:: Given text ::
□ □ □ □ □ □ □
Python client library for accessing the asynchronous Salesforce.com Bulk API.
pip install salesforce-bulk
To access the Bulk API you need to authenticate a user into Salesforce. The easiest
way to do this is just to supply username
, password
and security_token
. This library
will use the simple-salesforce
package to handle password based authentication.
from salesforce_bulk import SalesforceBulk
bulk = SalesforceBulk(username=username, password=password, security_token=security_token)
...
Alternatively if you run have access to a session ID and instance_url you can use those directly:
from urlparse import urlparse
from salesforce_bulk import SalesforceBulk
bulk = SalesforceBulk(sessionId=sessionId, host=urlparse(instance_url).hostname)
...
The basic sequence for driving the Bulk API is:
- Create a new job
- Add one or more batches to the job
- Close the job
- Wait for each batch to finish
bulk.create_query_job(object_name, contentType='CSV')
Example
from salesforce_bulk.util import IteratorBytesIO
import json
job = bulk.create_query_job("Contact", contentType='JSON')
batch = bulk.query(job, "select Id,LastName from Contact")
bulk.close_job(job)
while not bulk.is_batch_done(batch):
sleep(10)
for result in bulk.get_all_results_for_query_batch(batch):
result = json.load(IteratorBytesIO(result))
for row in result:
print row # dictionary rows
Same example but for CSV:
import unicodecsv
job = bulk.create_query_job("Contact", contentType='CSV')
batch = bulk.query(job, "select Id,LastName from Contact")
bulk.close_job(job)
while not bulk.is_batch_done(batch):
sleep(10)
for result in bulk.get_all_results_for_query_batch(batch):
reader = unicodecsv.DictReader(result, encoding='utf-8')
□ □ □ □ □ □ □
:: Short task 1 ::
Revise the listing, starting with its first line and going on through the line containing "Answer: (x=876, y=365), (x=14, y=433), (x=636, y=394)", by replacing "From the choices" with "Among the options" and keeping everything else unchanged. Give only those lines, without the pictures.
The Salesforce Bulk API text and the listing are unrelated to each other.

Rows from a dataset
□ □ □ □ □ □ □
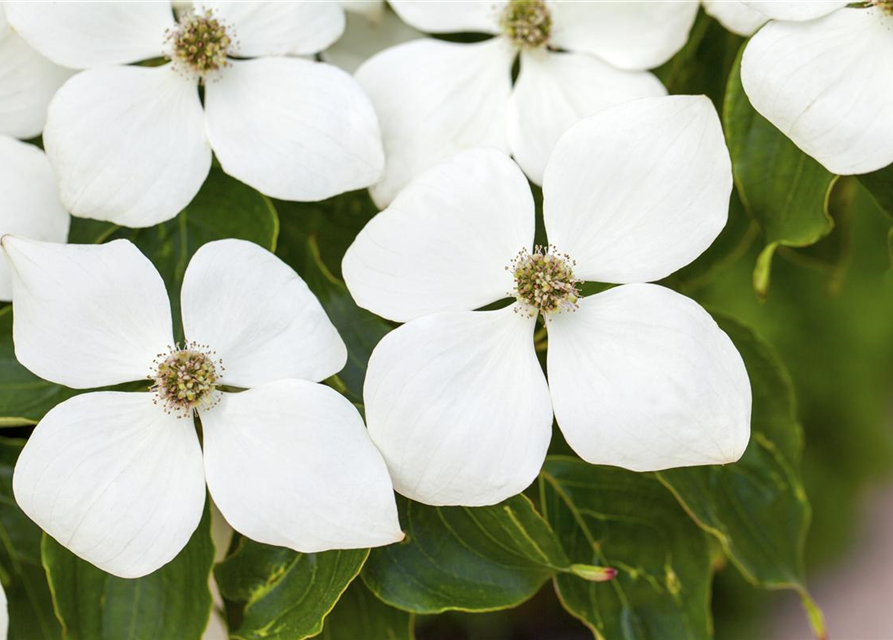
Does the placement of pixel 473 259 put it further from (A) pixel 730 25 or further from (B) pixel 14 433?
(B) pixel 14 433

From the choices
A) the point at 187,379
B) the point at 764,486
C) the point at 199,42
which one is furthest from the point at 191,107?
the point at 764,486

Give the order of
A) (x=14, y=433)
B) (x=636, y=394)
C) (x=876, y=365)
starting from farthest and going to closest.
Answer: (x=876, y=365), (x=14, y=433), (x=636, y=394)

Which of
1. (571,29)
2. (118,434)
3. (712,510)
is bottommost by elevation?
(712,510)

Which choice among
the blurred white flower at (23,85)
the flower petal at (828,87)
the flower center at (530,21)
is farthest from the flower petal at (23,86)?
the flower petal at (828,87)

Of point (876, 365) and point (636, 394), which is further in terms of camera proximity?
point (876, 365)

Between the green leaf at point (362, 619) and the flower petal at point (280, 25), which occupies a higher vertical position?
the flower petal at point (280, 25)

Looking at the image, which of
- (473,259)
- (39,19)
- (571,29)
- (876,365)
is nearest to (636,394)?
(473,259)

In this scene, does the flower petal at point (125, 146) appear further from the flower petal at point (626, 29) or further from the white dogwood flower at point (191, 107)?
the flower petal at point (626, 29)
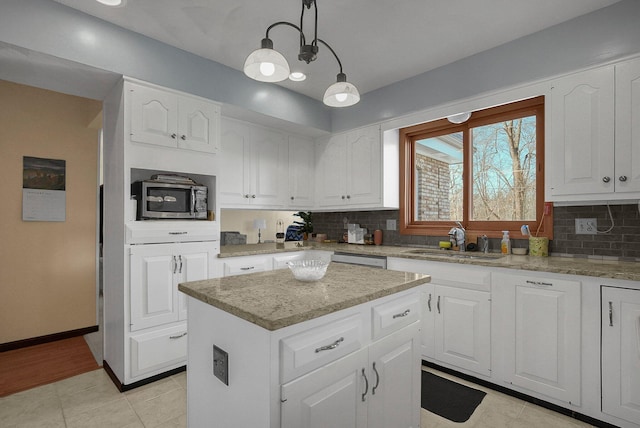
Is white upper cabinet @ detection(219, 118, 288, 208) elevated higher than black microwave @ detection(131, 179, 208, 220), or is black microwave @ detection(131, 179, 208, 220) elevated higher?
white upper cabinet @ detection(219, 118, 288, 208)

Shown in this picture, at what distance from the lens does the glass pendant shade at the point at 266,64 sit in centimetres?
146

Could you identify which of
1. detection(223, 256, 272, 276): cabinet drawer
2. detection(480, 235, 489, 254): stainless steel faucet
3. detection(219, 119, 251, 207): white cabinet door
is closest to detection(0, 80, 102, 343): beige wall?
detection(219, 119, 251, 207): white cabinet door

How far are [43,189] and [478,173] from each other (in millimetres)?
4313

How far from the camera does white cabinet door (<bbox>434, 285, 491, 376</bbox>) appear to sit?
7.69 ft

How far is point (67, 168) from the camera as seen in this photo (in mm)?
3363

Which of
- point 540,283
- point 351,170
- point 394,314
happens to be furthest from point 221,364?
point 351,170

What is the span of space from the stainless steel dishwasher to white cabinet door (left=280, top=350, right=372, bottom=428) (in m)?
□ □ □ □ □ □ □
:: Short task 2 ::
Copy the part of the Salesforce Bulk API text starting with "The basic sequence" and going on through "bulk.create_query_job(object_name, contentType='CSV')".

:: Correct answer 1 ::
Does the placement of pixel 473 259 put it further from (A) pixel 730 25 or further from (B) pixel 14 433?
(B) pixel 14 433

Among the options
A) the point at 187,379
B) the point at 764,486
C) the point at 199,42
which one is furthest from the point at 191,107?
the point at 764,486

Give the order of
A) (x=14, y=433)
B) (x=636, y=394)
C) (x=876, y=365)
starting from farthest and going to closest.
Answer: (x=876, y=365), (x=14, y=433), (x=636, y=394)

:: Correct answer 2 ::
The basic sequence for driving the Bulk API is:
- Create a new job
- Add one or more batches to the job
- Close the job
- Wait for each batch to finish
bulk.create_query_job(object_name, contentType='CSV')